■ Extract provided ■
§ §

Treasury Proposed Regulation section 1.6050Y-1(a)(8) generally defines the issuer with respect to a life insurance contract (“Issuer”) as “any person that bears any part of the risk with respect to the life insurance contract on that date and any person responsible on that date for administering the contract, including collecting premiums and paying death benefits.”4 This appears to be a reversal of position from the recommendation in Notice 2018-41 that appropriately proposed to exclude “a reinsurer in an indemnity contract covering all or a portion of the risks that the original Issuer (and continuing contract administrator) might otherwise have incurred with respect to a life insurance contract.”5

In most instances of indemnity reinsurance transactions, the original insurer continues to administer the contracts, some or all of the underlying risks of which the reinsurer may have assumed. Alternatively, the parties select a third-party contract administrator who assumes such a role, which includes managing ownership changes and other functions relating to contract administration and interfacing with policyholders. If the reversal in proposed treatment of reinsurers for purposes of section 6050Y6 reporting is due to any presumption that a reinsurer in an indemnity reinsurance transaction may be or may become privy to any information relating to transfers to domestic or foreign persons, such presumptions are misplaced.

§ §

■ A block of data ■
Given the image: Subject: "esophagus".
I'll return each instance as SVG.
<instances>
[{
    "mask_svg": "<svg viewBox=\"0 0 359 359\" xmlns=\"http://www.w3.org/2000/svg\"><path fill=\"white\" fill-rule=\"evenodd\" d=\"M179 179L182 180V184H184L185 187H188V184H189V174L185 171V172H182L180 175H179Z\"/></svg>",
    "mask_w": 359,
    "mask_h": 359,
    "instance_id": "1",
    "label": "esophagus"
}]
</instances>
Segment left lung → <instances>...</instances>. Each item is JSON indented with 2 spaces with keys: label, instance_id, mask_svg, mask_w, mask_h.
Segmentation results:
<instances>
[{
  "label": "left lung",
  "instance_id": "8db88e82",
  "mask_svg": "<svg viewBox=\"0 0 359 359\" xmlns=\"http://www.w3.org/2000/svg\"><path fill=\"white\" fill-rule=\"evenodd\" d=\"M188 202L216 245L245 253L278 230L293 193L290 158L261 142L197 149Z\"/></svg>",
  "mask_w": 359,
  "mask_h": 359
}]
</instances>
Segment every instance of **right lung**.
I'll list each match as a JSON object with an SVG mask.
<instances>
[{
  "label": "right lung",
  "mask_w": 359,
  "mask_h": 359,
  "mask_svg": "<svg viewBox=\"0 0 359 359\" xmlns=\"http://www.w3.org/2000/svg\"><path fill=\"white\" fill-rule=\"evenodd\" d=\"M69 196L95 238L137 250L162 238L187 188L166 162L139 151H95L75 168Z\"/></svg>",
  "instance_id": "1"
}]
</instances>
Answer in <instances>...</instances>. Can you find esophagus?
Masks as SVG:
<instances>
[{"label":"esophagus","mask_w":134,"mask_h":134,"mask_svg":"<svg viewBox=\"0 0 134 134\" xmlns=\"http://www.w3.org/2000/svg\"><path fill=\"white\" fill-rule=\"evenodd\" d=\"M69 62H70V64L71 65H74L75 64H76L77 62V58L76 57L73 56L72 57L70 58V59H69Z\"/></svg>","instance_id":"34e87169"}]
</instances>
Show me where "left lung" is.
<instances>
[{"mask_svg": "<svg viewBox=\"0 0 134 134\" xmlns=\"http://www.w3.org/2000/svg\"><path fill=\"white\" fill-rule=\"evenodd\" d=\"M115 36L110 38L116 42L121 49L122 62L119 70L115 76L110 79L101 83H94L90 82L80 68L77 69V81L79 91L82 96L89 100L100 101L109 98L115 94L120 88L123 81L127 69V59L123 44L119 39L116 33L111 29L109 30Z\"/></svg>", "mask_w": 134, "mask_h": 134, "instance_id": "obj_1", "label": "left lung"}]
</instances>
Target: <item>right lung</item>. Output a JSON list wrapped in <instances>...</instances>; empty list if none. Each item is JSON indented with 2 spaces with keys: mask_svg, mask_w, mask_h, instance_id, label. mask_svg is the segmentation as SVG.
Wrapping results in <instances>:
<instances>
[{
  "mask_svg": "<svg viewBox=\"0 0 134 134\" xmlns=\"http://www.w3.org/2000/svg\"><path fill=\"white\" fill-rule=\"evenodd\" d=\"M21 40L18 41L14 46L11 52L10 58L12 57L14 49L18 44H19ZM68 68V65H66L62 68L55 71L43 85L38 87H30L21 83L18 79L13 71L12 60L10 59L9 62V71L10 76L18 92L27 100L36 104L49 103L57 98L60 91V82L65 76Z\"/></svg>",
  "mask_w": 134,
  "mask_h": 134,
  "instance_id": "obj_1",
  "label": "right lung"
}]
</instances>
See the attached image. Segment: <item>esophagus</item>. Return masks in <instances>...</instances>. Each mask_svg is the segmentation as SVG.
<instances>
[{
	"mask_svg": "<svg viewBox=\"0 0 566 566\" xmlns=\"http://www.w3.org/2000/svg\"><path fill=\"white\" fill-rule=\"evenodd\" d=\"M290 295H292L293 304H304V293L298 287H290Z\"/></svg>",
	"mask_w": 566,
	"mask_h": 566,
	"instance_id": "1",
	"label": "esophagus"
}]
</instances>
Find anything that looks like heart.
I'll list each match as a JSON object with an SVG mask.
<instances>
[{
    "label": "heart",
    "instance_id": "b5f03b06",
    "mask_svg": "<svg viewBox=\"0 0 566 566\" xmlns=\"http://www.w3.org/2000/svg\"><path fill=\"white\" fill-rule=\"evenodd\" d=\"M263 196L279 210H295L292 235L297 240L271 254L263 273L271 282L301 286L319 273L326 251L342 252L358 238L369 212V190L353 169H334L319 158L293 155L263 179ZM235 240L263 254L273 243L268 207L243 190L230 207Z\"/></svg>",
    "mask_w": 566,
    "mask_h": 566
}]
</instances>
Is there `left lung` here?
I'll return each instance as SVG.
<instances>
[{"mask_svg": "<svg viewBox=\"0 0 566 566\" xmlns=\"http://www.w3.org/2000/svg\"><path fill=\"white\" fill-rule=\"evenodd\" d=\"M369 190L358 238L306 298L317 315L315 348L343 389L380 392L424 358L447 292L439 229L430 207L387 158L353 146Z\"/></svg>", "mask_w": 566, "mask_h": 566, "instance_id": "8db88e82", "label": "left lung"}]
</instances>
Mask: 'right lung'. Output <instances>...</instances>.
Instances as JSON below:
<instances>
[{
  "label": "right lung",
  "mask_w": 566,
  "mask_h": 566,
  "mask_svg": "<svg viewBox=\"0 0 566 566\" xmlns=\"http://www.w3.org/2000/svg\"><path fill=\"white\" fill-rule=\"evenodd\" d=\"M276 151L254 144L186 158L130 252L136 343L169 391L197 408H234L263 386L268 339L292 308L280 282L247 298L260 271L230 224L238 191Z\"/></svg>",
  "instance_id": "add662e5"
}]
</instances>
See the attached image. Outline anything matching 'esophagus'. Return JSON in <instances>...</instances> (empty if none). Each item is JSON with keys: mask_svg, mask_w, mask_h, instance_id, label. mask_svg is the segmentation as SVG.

§ §

■ Set task 1 ■
In the passage on reinsurer reporting under section 6050Y, who continues to administer the contracts in most indemnity reinsurance transactions?
■ Set task 2 ■
Transcribe the stretch of the passage on reinsurer reporting under section 6050Y from "In most instances" through "presumptions are misplaced.".

■ Reply 1 ■
The original insurer continues to administer the contracts.

■ Reply 2 ■
In most instances of indemnity reinsurance transactions, the original insurer continues to administer the contracts, some or all of the underlying risks of which the reinsurer may have assumed. Alternatively, the parties select a third-party contract administrator who assumes such a role, which includes managing ownership changes and other functions relating to contract administration and interfacing with policyholders. If the reversal in proposed treatment of reinsurers for purposes of section 6050Y6 reporting is due to any presumption that a reinsurer in an indemnity reinsurance transaction may be or may become privy to any information relating to transfers to domestic or foreign persons, such presumptions are misplaced.